## Start Source excerpt

Studio album by Julio Iglesias
- Released: 1988
- Recorded: Lion Share, Los Angeles; Lighthouse Recorders; Sunset Sound, Hollywood; Criteria, Miami; Compass Point, Nassau, Bahamas; AIR, London; Ocean Way, Hollywood; Rhett's Place;
- Genre: Latin pop
- Length: 38:48
- Label: Columbia
- Producer: Humberto Gatica (tracks 1–6), Tony Renis (tracks 2–4), Ramon Arcusa (tracks 7–9), Julio Iglesias (tracks 3 and 4), Stevie Wonder (track 6 co-producer)

Julio Iglesias chronology
| Tutto l'amore che ti manca (1987) | Non Stop (1988) | Raíces (1989) |

= Non Stop (Julio Iglesias album) =

Non Stop is a Julio Iglesias studio album released in 1988 on Columbia Records. This was his second primarily English-language album since 1984's 1100 Bel Air Place. The album peaked at No. 11 on the US Billboard Latin Pop Albums chart and No. 33 on the UK Pop Albums chart. Non Stop was also certified gold, in the US by the RIAA and the UK by the BPI.

## End Source excerpt
## Start Excerpted records

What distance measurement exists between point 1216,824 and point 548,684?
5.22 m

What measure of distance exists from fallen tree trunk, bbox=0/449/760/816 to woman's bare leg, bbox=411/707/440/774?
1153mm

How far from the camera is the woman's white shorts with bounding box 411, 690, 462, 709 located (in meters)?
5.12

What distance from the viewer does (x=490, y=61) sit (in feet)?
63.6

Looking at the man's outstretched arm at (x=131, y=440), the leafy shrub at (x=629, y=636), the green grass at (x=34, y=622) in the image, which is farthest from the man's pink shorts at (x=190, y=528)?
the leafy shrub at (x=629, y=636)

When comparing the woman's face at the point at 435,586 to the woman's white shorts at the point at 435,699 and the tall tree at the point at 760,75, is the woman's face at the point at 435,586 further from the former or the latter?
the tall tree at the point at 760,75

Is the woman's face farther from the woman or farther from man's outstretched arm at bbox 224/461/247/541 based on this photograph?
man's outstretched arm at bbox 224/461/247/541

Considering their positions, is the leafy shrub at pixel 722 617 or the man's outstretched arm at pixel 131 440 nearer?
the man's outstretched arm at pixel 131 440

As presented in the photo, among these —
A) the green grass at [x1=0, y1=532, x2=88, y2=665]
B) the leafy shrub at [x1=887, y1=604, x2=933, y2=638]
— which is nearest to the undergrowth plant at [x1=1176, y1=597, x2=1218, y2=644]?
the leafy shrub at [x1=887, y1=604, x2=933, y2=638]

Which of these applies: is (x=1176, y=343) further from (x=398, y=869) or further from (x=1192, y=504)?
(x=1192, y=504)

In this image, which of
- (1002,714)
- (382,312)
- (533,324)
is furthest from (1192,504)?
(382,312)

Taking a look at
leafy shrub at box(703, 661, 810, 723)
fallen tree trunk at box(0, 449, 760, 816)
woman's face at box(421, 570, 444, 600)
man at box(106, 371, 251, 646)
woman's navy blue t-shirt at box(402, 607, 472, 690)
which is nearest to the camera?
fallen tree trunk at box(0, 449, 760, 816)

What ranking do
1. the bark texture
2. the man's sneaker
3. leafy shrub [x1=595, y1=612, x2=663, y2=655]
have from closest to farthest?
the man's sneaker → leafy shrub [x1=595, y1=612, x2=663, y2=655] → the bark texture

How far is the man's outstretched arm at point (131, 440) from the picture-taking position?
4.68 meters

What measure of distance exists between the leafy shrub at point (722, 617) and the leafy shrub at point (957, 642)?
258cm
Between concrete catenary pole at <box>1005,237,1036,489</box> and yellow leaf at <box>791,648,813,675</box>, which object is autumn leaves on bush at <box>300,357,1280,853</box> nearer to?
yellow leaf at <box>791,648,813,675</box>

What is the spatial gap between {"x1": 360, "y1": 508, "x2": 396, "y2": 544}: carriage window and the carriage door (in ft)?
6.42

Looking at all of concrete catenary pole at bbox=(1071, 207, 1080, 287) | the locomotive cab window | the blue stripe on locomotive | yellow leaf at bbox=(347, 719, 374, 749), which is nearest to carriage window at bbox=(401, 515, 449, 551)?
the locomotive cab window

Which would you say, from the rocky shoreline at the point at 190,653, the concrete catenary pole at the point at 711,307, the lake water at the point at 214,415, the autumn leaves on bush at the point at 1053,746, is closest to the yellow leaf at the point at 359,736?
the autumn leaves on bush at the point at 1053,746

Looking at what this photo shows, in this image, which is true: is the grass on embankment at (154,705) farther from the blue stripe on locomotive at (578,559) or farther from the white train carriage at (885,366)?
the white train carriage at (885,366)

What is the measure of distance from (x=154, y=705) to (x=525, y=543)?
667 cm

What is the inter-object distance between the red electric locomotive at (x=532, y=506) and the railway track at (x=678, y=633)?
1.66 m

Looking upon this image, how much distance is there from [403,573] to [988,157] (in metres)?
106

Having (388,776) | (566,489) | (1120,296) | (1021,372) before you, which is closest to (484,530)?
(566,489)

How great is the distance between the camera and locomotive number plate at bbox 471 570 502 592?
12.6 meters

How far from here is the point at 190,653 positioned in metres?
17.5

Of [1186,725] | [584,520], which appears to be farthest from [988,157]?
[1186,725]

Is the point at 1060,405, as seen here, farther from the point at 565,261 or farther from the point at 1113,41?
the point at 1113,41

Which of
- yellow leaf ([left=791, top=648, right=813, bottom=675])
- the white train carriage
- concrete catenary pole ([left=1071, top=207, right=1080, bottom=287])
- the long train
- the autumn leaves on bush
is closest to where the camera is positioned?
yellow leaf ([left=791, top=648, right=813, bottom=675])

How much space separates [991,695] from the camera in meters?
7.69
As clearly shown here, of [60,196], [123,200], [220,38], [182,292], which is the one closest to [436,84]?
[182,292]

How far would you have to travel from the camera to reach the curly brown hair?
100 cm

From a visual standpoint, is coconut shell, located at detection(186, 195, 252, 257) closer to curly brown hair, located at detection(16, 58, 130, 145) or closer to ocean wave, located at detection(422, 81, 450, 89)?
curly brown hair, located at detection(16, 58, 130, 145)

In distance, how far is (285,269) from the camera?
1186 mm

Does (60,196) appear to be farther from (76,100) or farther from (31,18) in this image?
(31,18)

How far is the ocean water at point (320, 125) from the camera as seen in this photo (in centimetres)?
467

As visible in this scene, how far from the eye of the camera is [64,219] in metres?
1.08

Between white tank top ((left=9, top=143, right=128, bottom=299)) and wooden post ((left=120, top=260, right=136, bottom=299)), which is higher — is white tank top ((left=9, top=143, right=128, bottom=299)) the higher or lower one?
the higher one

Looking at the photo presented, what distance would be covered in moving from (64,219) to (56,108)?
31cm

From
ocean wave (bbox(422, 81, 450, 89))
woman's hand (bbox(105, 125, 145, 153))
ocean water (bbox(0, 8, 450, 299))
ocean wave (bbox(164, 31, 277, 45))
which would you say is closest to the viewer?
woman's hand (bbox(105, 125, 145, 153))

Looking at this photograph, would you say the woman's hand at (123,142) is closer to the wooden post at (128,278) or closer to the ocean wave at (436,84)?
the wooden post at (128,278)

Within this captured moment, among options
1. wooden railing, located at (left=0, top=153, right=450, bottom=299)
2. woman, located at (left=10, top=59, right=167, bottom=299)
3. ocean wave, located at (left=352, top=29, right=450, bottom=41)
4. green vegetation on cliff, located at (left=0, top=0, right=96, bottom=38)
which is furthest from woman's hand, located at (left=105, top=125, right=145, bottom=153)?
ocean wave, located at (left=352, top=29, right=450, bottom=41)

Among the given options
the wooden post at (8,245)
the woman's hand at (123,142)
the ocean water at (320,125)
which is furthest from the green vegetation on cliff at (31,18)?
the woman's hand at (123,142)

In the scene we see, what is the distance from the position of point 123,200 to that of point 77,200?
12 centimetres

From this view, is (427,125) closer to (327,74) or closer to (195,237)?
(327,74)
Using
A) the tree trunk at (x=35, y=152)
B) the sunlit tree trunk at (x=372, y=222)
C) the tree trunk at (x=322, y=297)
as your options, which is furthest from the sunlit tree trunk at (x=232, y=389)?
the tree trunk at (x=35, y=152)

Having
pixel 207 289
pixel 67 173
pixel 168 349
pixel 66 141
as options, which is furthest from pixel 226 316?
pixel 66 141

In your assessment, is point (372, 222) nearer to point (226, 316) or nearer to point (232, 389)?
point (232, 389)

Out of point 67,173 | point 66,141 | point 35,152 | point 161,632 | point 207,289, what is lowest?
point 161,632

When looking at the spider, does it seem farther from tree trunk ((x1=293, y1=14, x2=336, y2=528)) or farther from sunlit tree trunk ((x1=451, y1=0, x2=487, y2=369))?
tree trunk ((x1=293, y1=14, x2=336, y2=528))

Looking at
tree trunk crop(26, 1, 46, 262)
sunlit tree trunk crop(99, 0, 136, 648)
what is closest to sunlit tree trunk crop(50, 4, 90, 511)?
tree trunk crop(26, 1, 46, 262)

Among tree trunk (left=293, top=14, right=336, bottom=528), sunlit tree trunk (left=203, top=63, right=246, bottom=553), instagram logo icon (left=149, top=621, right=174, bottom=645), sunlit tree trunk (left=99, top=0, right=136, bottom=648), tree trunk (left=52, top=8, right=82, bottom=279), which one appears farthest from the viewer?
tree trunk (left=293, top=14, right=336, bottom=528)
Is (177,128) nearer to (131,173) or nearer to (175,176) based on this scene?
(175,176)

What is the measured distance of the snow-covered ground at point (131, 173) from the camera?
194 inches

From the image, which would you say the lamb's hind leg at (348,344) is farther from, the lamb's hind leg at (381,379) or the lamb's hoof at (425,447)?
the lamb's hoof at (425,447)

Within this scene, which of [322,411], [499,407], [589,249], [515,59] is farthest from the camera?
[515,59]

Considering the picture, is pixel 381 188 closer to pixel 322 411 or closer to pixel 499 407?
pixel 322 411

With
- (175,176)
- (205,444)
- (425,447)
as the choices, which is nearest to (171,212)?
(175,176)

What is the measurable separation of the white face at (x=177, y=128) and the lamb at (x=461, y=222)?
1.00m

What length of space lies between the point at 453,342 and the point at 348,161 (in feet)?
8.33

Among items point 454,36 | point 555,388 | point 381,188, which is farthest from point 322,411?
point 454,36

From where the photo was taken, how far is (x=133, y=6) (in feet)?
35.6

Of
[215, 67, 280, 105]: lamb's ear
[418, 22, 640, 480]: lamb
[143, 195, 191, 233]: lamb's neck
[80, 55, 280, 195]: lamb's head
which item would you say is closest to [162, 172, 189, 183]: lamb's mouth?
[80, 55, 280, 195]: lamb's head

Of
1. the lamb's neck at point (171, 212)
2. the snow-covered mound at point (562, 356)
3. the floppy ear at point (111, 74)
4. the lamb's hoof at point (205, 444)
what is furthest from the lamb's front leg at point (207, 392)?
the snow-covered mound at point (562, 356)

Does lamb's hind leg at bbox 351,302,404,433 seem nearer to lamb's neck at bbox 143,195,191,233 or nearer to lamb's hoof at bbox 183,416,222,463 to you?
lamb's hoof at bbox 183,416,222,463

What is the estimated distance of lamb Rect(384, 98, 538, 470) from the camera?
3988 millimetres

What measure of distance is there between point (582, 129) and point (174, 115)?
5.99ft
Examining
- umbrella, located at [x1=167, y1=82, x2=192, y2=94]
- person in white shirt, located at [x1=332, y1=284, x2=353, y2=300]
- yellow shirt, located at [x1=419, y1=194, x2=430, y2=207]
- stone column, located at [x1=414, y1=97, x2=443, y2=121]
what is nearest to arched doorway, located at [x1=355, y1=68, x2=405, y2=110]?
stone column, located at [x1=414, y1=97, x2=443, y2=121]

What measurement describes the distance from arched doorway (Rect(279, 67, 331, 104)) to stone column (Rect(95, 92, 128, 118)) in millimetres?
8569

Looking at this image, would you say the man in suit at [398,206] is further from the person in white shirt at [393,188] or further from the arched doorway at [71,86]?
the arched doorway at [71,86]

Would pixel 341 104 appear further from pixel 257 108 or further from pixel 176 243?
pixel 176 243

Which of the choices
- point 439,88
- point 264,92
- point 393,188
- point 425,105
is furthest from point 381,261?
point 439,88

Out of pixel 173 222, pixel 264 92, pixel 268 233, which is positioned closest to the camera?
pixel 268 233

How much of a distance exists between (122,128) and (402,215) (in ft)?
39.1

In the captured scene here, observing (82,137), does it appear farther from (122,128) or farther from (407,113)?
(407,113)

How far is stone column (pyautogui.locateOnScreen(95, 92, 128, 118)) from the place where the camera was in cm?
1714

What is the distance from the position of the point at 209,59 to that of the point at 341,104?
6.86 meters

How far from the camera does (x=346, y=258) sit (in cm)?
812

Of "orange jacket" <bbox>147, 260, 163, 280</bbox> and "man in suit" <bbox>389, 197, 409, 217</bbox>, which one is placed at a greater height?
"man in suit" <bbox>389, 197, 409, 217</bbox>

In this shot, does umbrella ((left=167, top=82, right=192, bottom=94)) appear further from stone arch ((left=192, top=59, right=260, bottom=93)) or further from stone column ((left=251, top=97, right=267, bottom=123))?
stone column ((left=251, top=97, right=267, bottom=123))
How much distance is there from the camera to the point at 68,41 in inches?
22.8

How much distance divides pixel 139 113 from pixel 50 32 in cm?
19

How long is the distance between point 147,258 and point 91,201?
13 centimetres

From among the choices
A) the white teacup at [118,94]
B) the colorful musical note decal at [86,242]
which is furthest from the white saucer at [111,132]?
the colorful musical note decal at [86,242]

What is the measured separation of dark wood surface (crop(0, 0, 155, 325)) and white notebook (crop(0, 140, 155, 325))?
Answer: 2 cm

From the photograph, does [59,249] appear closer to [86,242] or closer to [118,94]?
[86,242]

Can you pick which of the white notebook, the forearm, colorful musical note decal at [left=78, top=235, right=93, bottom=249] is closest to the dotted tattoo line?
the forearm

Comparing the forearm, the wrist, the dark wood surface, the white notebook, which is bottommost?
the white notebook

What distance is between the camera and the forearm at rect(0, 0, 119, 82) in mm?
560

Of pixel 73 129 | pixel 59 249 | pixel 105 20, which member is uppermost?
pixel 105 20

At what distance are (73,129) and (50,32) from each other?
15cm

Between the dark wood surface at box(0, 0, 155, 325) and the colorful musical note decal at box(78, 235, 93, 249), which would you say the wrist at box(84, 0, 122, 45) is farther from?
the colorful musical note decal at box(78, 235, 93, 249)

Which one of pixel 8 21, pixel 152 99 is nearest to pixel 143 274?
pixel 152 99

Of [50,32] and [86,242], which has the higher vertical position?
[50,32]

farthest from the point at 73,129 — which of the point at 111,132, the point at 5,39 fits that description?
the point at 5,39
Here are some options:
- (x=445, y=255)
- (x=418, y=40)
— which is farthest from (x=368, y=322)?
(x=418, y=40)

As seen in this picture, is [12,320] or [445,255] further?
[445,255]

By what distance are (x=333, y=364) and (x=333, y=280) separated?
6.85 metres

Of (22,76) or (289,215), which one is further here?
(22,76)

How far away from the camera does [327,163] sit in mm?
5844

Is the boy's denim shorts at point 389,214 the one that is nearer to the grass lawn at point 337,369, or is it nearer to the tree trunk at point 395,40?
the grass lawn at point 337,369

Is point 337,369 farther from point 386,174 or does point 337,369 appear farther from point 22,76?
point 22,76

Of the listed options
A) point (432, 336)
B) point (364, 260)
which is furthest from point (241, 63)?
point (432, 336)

## End Excerpted records

Task instructions
1. Transcribe a passage from the Non Stop article word for word. Begin at the words "Studio album by" and stop after "(track 6 co-producer)".
2. Condense the paragraph of the Non Stop article that opens "Non Stop is a Julio Iglesias studio album" into a short bulleted list, keeping its main facts.
None of the material is needed here.

Results for the exercise
1.
Studio album by Julio Iglesias
- Released: 1988
- Recorded: Lion Share, Los Angeles; Lighthouse Recorders; Sunset Sound, Hollywood; Criteria, Miami; Compass Point, Nassau, Bahamas; AIR, London; Ocean Way, Hollywood; Rhett's Place;
- Genre: Latin pop
- Length: 38:48
- Label: Columbia
- Producer: Humberto Gatica (tracks 1–6), Tony Renis (tracks 2–4), Ramon Arcusa (tracks 7–9), Julio Iglesias (tracks 3 and 4), Stevie Wonder (track 6 co-producer)

2.
- Julio Iglesias studio album, released in 1988 on Columbia Records
- His second primarily English-language album since 1984's 1100 Bel Air Place
- Peaked at No. 11 on the US Billboard Latin Pop Albums chart and No. 33 on the UK Pop Albums chart
- Certified gold in the US by the RIAA and in the UK by the BPI